SELECTED EXTRACT Block Start

Oct 22, 2022

Golden Age Collaboration

Jocelyn in the Ekcolir Reality.
 In my previous blog post I commented on several old science fiction stories that were written by a very young Cyril Kornbluth, including two "Clair and Gaynor" tales, "Before the Universe" (July 1940) and "Nova Midplane" (November 1940). Apparently, those two stories were written in collaboration with Frederik Pohl, using the system described at this webpage

I'm intrigued whenever writers find it possible to collaborate on science fiction story telling. In this case, Kornbluth was only 17 years old and Pohl was "the old man", the 21-year-old editor of Super Science Stories. Although the ISFDB does not list "The Extrapolated Dimwit" as being one of the "Clair and Gaynor" stories, it clearly is. I could not resist finding out what happens next to Jocelyn and the alien Ionic Intersection, so I read "The Extrapolated Dimwit" (1942).

Jocelyn and Gaynor
I suppose the "The Extrapolated Dimwit" was edited by Robert Lowndes, the editor of Future Fantasy and Science Fiction. (I'll just call it "Future" magazine) However, "The Extrapolated Dimwit" reads like the undisciplined ramblings of a 17-year-old. Maybe Kornbluth was 18 when he wrote "The Extrapolated Dimwit"... who knows? 17 or 18, the story is a mess, so I'm left to wonder if Lowndes simply edited the story with a light hand or if he aggressively edited and managed to make the story far worse than either "Before the Universe" or "Nova Midplane". Possibly, "The Extrapolated Dimwit" was completely written by Lowndes after asking Kornbluth for permission to create another "Clair and Gaynor" for publication in Future magazine

in the Ekcolir Reality

A third alternative is that Lowndes wrote the first half of "The Extrapolated Dimwit" after Kornbluth had written the second half and submitted it for publication in Future. Lowndes may have felt that the story, as written by Kornbluth, needed an expanded introduction to Clair, Ionic, Jocelyn and Gaynor, provided just for readers of Future magazine who had not previously read the first two stories in the series.

Radium to the Rescue. In "The Extrapolated Dimwit", Clair heads off for another adventure in another universe and then Ionic, Jocelyn and Gaynor must follow along and try to find him. Tracking Clair into an alternate universe involves making use of radium. However, when Ionic, Jocelyn and Gaynor catch up with Clair, they have mysteriously been shrunken down to the size of mice. Poor Clair is even worse off, having even more mysteriously been turned into a mindless zombie (the titular "dimwit") by aliens known as "the bad guys". Yes, "the bad guys"... I can't make this stuff up.

in the Ekcolir Reality
 Telepathy. The aliens have Very Cool Hats™ that allow for technology-assisted telepathy. Gaynor uses hypnosis to restore Clair to non-zombie status. After using an alien telepathy hat, Jocelyn seems unhappy to discover that Gaynor has sexually-charged thoughts about Ionic. Clair, Ionic, Jocelyn and Gaynor help some long suffering aliens defeat their Evil™ political leaders. Clair and Ionic seemingly feel that Earth is too stuffy and conservative for them, so they decide to stay in the alternate universe while Jocelyn and Gaynor return to Earth. Don't worry; the aliens have a supply of "mass-increasing stuff" which they use to grow Ionic, Jocelyn and Gaynor back to normal size.

SELECTED EXTRACT Block End
MATERIAL PROVIDED Block Start

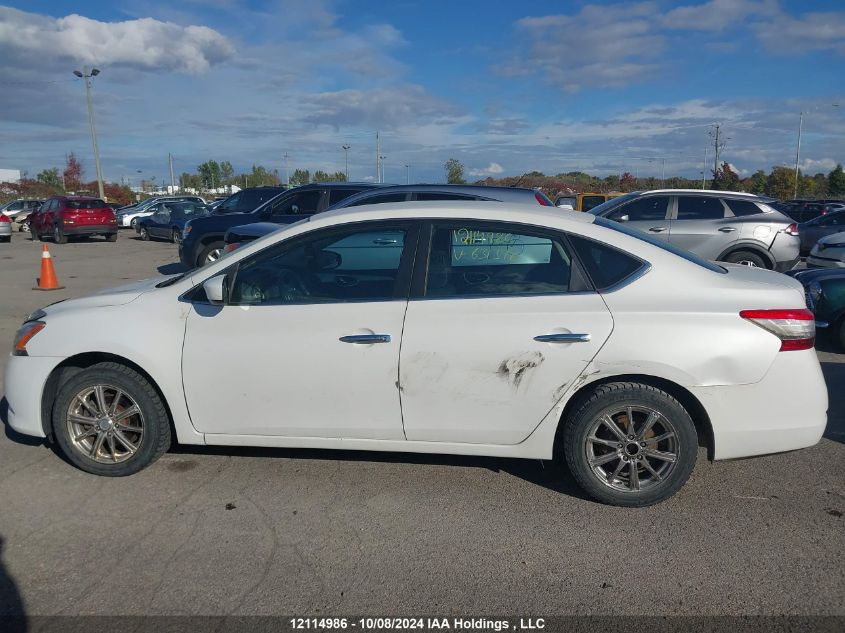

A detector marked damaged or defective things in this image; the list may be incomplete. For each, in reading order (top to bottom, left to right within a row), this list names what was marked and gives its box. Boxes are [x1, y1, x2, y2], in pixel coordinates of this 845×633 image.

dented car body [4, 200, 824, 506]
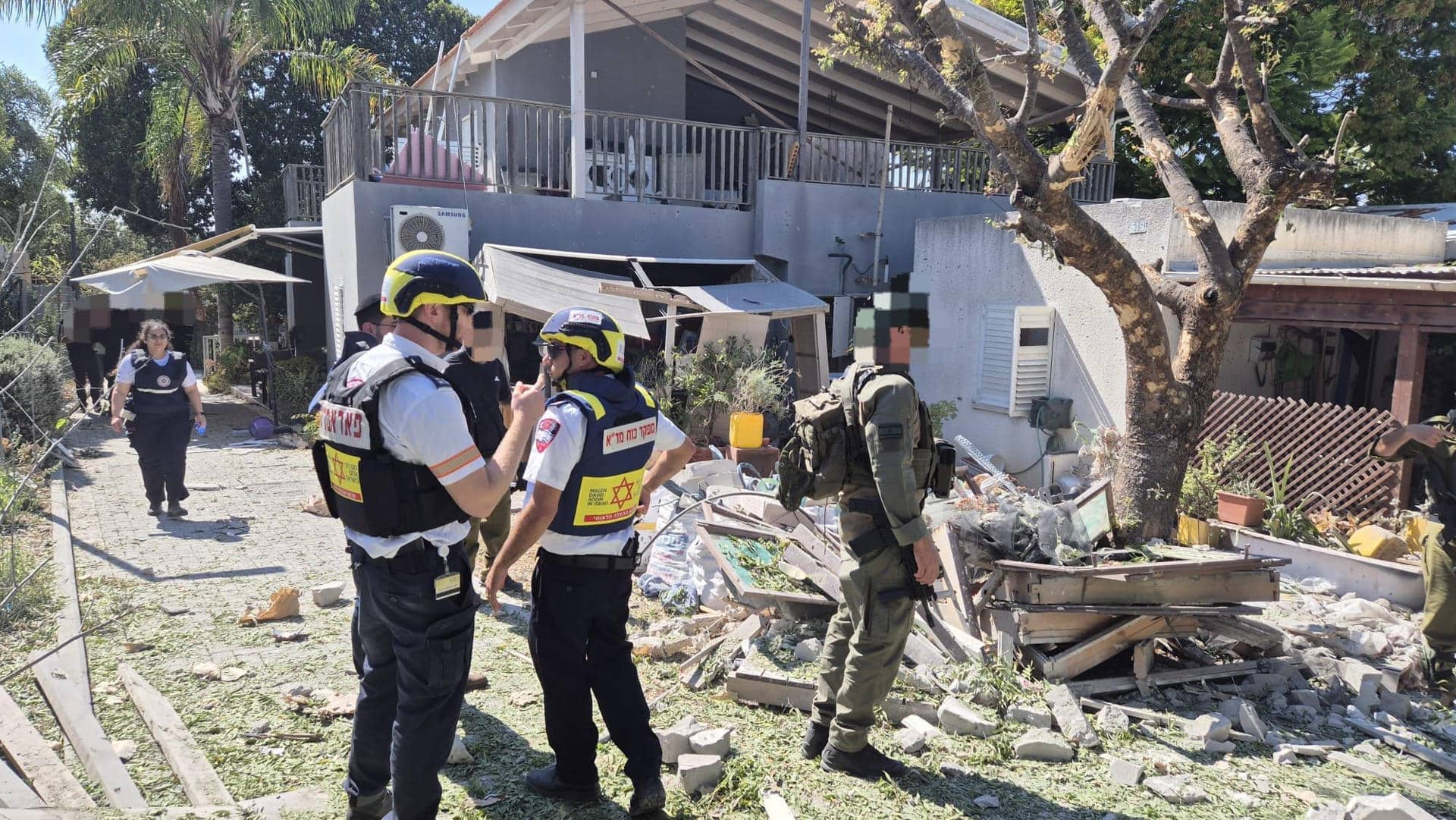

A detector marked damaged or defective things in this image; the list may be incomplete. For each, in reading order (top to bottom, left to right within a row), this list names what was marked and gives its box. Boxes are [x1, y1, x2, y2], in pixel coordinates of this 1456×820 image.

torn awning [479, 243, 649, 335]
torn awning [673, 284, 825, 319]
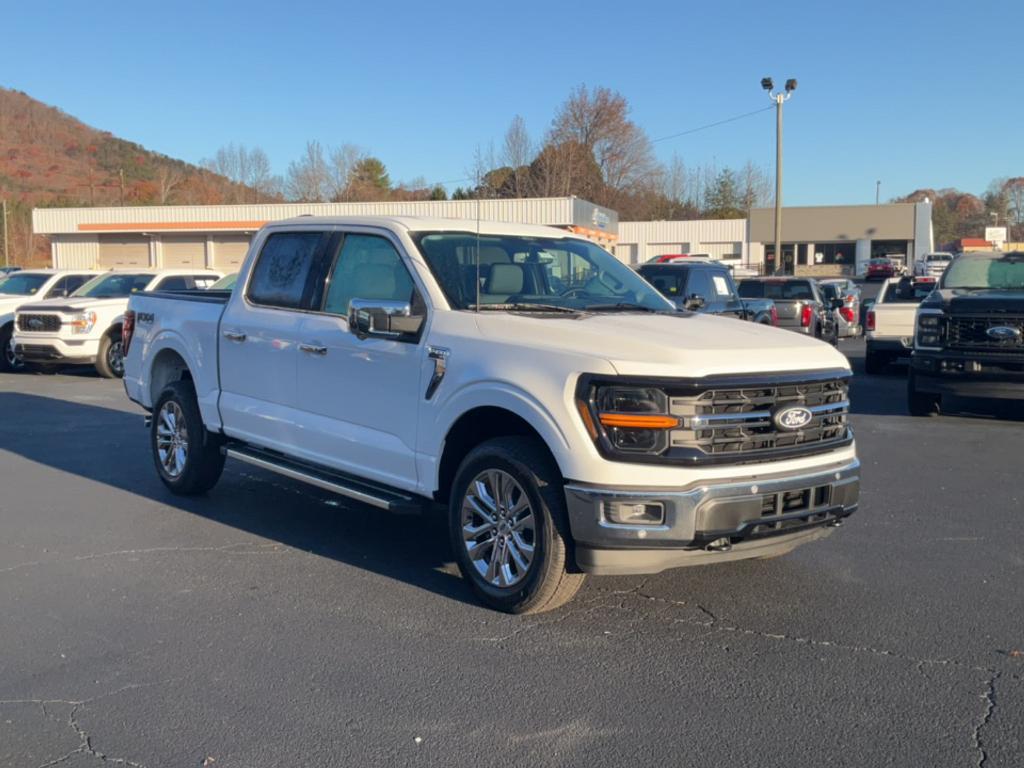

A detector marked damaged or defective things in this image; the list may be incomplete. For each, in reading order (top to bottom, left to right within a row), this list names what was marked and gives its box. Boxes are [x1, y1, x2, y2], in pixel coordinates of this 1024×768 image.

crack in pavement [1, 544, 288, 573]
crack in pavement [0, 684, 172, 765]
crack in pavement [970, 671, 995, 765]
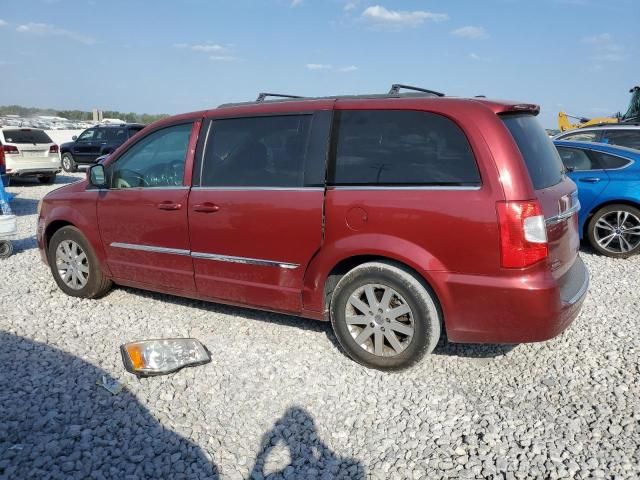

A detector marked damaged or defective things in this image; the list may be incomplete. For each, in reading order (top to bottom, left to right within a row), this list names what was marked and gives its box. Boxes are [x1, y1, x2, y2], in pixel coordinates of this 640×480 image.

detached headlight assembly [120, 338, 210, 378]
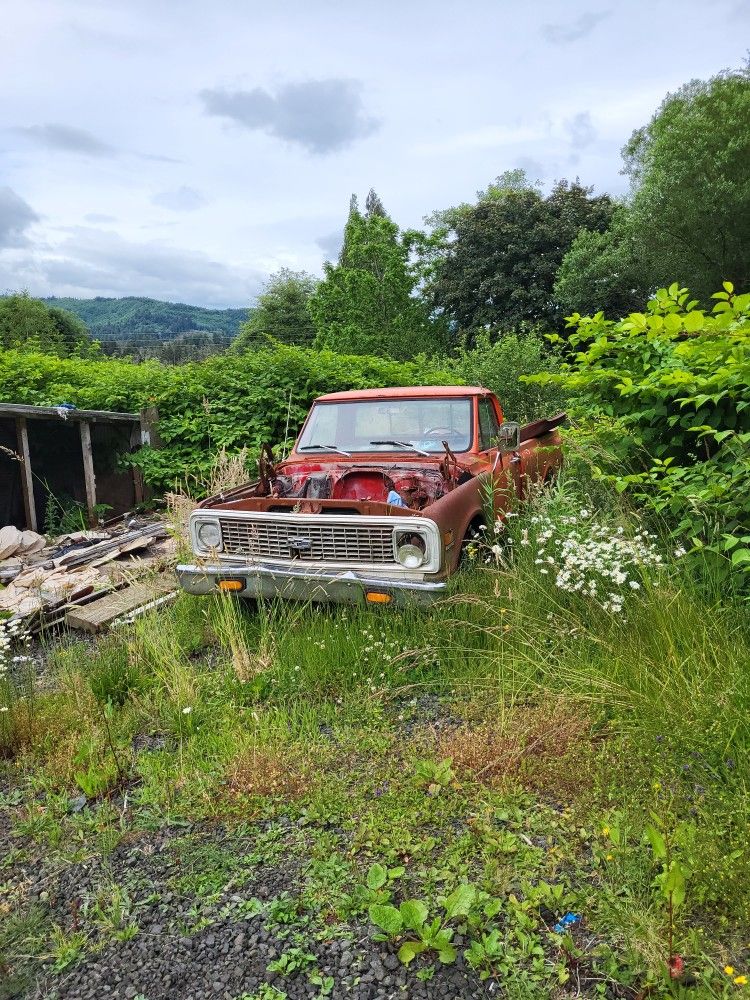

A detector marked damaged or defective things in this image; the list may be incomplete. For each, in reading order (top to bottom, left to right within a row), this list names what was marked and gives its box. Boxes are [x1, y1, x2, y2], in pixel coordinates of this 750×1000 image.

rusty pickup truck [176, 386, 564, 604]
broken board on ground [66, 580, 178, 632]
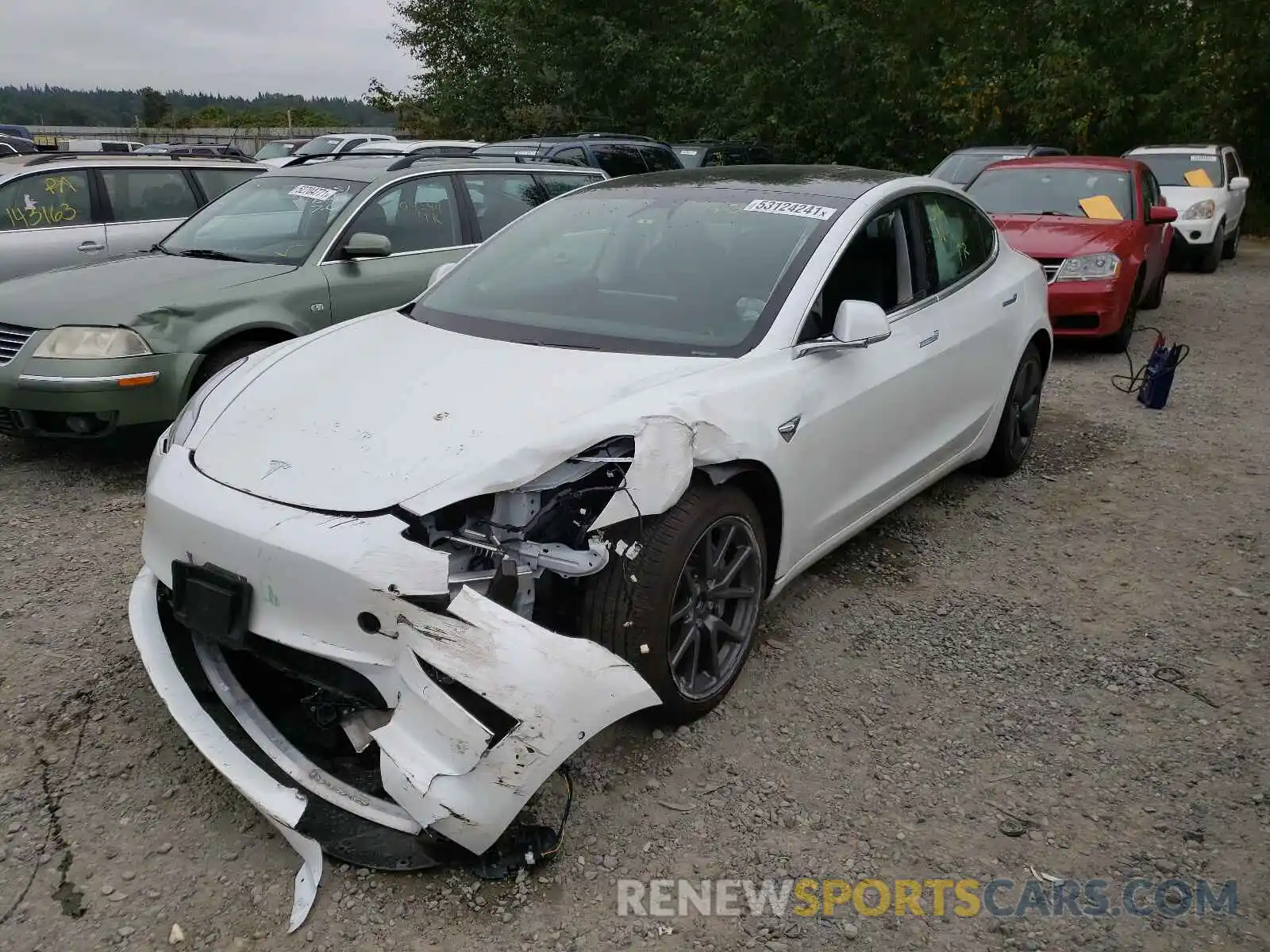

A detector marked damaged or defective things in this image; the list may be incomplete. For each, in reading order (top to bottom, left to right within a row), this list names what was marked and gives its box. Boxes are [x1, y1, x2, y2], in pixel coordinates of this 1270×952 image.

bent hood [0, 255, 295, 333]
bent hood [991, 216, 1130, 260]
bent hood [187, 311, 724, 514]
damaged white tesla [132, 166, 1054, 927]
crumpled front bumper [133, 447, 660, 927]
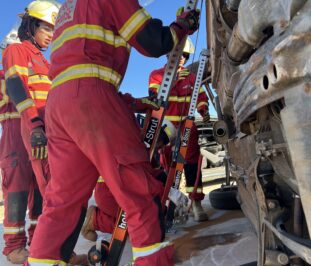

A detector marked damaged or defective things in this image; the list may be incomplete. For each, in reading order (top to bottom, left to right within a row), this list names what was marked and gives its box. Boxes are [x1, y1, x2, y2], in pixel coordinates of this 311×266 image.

MATERIAL PROVIDED Block End

**TASK SET**
[1] Reproduce the part of the blog post on the Clair and Gaynor stories that opens with the words containing "Radium to the" and closes with "this stuff up.".
[2] Name every character from the Clair and Gaynor stories who is mentioned by name in the blog post on those stories.
[3] Extend the blog post on the Clair and Gaynor stories, picking up after its final sentence.

**EXPECTED OUTPUTS**
[1]
Radium to the Rescue. In "The Extrapolated Dimwit", Clair heads off for another adventure in another universe and then Ionic, Jocelyn and Gaynor must follow along and try to find him. Tracking Clair into an alternate universe involves making use of radium. However, when Ionic, Jocelyn and Gaynor catch up with Clair, they have mysteriously been shrunken down to the size of mice. Poor Clair is even worse off, having even more mysteriously been turned into a mindless zombie (the titular "dimwit") by aliens known as "the bad guys". Yes, "the bad guys"... I can't make this stuff up.

[2] Clair, Gaynor, Jocelyn, Ionic (the alien Ionic Intersection)

[3]
In an attempt to discover the writing style of Lowndes, I read some of his early science fiction stories such as "A Matter of Philosophy" (1941) and "No Star Shall Fall" (1941).

interior art for "No Star Shall Fall"
 "A Matter of Philosophy" is very short and is not really science fiction. It takes place onboard a spaceship, but it feels like it is commentary on the politics of World War II. I'll call "A Matter of Philosophy" a political editorial by Lowndes disguised as a science fiction story.

"No Star Shall Fall" is of more interest to me. I love the idea that some people might be able to receive information from the future. Lowndes depicted a "vision" of the future in which the narrator meets the floating alien (shown in the image to the right). Through telepathy, the alien asks for help and then it is off to a mysterious "dark star" where the residents are in danger from a stray moon that will soon crash into them. The narrator averts the impending disaster. "No Star Shall Fall" is more of a fantasy than science fiction, but its written form is competent.

I've long wondered about the origin of Jack Vance's interest in "dark stars". It would be interesting to know if Vance ever read "No Star Shall Fall" and if it influenced his own story telling.

Having read examples of the writing of Lowndes, I can't bring myself to blame him for the bad writing on display in "The Extrapolated Dimwit".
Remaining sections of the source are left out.